I am not sure if N. ceranae was the main causal agent of colony weakness and colonies collapse in study. I would like to see the information in N. ceranae , DWV and trypanosomes load level in honey bee collected. This information must be showed in this study.

As mentioned before:

1.- The dynamic of nosemosis C in the colony provokes the mean spore count fluctuates greatly from the start to the end of the disease in interior bees and it is not a reliable measure of a colony’s health when bees are infected with N. ceranae. Thus, foragers are always more infected than interior bees. The more foragers infected, the smaller the number of brood combs and the fewer frames of bees [1].

2.- Regarding DWV, the viral loads were not determined because workers did not display DWV clinical signs. The latent presence of viruses in Apis mellifera is well known in the literature, and, while showing no signs of disease, they may destroy bee fitness and health during favourable conditions (e.g. Varroa destructor infestations). However, in the case of the infection by  Nosema ceranae,  it has been demonstrated these two pathogens are not acting synergistically [2-5]. Moreover, it has been observed under laboratory conditions, that the inoculation of DWV does not have an impact on N. ceranae infection. On the contrary, prior establishment of N. ceranae has a significant negative impact on the load of DWV [6].
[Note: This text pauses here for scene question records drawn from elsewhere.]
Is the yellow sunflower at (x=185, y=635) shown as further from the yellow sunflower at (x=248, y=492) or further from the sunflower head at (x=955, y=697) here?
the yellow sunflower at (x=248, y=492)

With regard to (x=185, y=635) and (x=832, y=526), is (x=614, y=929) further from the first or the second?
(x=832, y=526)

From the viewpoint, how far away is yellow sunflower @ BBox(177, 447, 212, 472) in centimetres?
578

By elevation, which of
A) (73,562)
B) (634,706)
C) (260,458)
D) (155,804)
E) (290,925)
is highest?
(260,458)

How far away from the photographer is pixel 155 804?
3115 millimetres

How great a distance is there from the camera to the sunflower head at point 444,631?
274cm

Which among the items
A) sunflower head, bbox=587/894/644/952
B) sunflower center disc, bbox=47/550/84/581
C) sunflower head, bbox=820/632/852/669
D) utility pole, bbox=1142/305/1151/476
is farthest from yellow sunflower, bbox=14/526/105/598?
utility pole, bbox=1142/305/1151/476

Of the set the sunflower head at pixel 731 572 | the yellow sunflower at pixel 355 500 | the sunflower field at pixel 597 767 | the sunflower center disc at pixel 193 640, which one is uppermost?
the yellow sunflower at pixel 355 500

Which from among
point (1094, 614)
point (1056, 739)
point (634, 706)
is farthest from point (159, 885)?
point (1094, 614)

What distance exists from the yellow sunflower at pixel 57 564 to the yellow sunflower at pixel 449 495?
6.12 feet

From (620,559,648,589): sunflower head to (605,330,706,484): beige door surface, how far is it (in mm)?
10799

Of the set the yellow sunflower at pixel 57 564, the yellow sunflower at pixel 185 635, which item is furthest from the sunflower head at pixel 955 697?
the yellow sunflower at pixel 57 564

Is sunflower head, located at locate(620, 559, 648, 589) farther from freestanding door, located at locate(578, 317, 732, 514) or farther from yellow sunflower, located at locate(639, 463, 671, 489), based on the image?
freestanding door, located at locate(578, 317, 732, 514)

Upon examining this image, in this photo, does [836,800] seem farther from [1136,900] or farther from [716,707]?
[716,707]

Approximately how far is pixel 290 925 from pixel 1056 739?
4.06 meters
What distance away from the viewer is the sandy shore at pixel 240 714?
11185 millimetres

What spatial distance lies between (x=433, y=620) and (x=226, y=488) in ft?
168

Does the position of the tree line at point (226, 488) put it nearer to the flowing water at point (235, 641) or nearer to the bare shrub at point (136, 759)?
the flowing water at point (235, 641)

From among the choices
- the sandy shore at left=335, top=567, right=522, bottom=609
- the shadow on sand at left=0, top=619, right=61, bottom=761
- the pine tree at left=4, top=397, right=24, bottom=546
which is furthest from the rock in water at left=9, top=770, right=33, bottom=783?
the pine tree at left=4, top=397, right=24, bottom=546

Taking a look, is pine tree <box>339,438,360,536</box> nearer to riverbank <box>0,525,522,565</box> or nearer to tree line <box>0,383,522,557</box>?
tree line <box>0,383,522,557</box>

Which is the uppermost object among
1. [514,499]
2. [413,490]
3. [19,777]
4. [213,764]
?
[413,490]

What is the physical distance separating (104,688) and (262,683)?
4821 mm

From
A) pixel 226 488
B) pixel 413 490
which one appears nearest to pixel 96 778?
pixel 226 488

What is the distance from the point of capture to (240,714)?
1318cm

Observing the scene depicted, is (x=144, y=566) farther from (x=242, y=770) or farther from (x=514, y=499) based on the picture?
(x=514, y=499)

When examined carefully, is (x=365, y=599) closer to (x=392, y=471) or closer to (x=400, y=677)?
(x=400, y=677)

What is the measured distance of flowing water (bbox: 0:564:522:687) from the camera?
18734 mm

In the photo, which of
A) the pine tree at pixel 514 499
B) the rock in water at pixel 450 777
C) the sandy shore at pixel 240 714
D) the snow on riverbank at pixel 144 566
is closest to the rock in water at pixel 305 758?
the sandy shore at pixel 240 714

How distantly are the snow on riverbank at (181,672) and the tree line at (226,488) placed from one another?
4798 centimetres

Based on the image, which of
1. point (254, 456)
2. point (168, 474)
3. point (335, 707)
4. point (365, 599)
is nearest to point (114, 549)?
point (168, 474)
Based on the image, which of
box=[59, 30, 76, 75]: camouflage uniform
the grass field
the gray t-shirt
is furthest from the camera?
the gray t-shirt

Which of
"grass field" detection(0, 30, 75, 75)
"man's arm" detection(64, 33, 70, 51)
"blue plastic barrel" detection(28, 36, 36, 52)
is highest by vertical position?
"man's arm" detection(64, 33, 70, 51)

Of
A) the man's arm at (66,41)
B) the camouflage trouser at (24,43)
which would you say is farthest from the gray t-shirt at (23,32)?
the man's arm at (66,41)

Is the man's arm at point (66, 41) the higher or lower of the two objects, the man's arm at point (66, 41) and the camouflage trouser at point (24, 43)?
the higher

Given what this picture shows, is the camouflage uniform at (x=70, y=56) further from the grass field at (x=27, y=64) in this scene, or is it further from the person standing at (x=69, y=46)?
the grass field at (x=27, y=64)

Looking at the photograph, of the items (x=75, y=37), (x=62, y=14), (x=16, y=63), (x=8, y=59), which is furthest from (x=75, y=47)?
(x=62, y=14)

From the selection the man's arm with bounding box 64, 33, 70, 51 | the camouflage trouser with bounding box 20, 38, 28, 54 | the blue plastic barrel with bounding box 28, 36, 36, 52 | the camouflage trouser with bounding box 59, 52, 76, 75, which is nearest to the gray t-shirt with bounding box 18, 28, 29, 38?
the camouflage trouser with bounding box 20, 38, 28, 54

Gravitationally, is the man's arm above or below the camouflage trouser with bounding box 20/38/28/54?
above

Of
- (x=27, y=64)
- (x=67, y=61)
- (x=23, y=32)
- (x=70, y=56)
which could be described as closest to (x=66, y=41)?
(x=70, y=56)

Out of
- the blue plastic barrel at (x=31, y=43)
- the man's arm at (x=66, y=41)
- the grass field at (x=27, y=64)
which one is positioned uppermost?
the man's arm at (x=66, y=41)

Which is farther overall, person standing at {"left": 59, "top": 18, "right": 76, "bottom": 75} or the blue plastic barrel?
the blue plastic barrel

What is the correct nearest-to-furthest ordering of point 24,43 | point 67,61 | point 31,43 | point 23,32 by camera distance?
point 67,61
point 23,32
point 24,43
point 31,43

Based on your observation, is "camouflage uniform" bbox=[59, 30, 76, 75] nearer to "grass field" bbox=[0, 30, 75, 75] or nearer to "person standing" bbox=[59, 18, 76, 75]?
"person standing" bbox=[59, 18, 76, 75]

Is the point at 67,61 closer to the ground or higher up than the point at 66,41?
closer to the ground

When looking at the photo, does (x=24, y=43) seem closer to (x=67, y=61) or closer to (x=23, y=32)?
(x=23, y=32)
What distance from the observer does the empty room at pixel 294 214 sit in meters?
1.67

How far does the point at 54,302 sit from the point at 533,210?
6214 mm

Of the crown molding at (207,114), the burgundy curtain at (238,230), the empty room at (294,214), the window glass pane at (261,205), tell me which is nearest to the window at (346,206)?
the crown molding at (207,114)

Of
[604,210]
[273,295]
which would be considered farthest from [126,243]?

3.- we used Meuus’ primers with screening purposes, due to their high sensitiveness as made in previous works [10-12].  In any case, following the recommendations of the reviewer, in order to confirm the negative results and we used  Stevanovic  et al primers [13] and the manuscript updated with the results.

Reviewer 2 Report

Elena Alonso-Prados and colleagues investigated potential causes of colony collapse in a Spanish apiary.

 

Line 38: about "maintaining the homeostasis of different ecosystems", I believe there are more adequate literatures to cite, such as:

Ernest SKM and Brown JH. 2001. Homeostasis and Compensation: The Role of Species and Resources in Ecosystem Stability. Ecology, 82(8):2118-2132.

 

In lines 48-54: the paragraph about the decline of honey bee colonies (and the different factors currently known and associated with CCD) should be better organized and expanded.

 

In item 2.1. Veterinary inspection: please write more clearly about the seasons and their corresponding months (beginning of autumn 2015, winter, early spring 2016).

 

In item 2.2. Pathogen screening: it is really important to mention what was not detected in the samples (lines 109-112), but I recommend not putting the undetected parameters in the legend of Table 1.

 

In lines 118-119: "natural logarithm of the toxic unit of the mixture in each colony (Ln(TUm))" needs to be better explained somewhere in the manuscript.

 

In item 2.1.1. Varroa mite resistance to acaricides (lines 122-126 and Table 2): the entire dataset needs to be clearly and better explained.

 

The discussion section is interesting, but it could be more objective (summarized) and focused only on the case study data.

 

The methodology is quite extensive but I still think it deserves a little more detail so that readers from other areas can understand the entire study.

 

I recommend that authors add more collected data as supplementary material, such as PCR or RT-PCR images, pollen images, and so on.

Author Response

Answer to Reviewer 2: the different causes involved in the CDD phenomenon has been expanded and reorganized in the introduction section. Additionally, further details on the test of Varroa mite resistance and Ln(TU)  have been included in the results section. Regarding the discussion section, we focused on the possible cause of the collapse event based on the experimental results of screening analysis of pathogens, residue and palynological analysis of the beebread and climatic conditions, and justified why.  In principle the beekeeper considered the main cause was the action of Varroa mites, which was ruled out due to the lack of symptomatic signs during the veterinary visit.   Nevertheless, the infection levels by N. ceranae were very high which seem to be the main cause of the collapse of the apiary and the clinical signs. The palynological analysis showed the colonies foraged mainly on wild flora, which was not contaminated by pesticides used in the agriculture, ruling out the exposure to pesticides used in agriculture as possible driver of the collapse event.  We supposed that the evolution of N. ceranae infection could be favoured by the presence of high levels of veterinary acaricides in the beebread and the unusual climatic conditions. Moreover, the discussion includes some information on how these factors can favour the evolution of the disease. Finally, further details on the methodology followed for the screening of pathogens are included in the ms and supplementary information.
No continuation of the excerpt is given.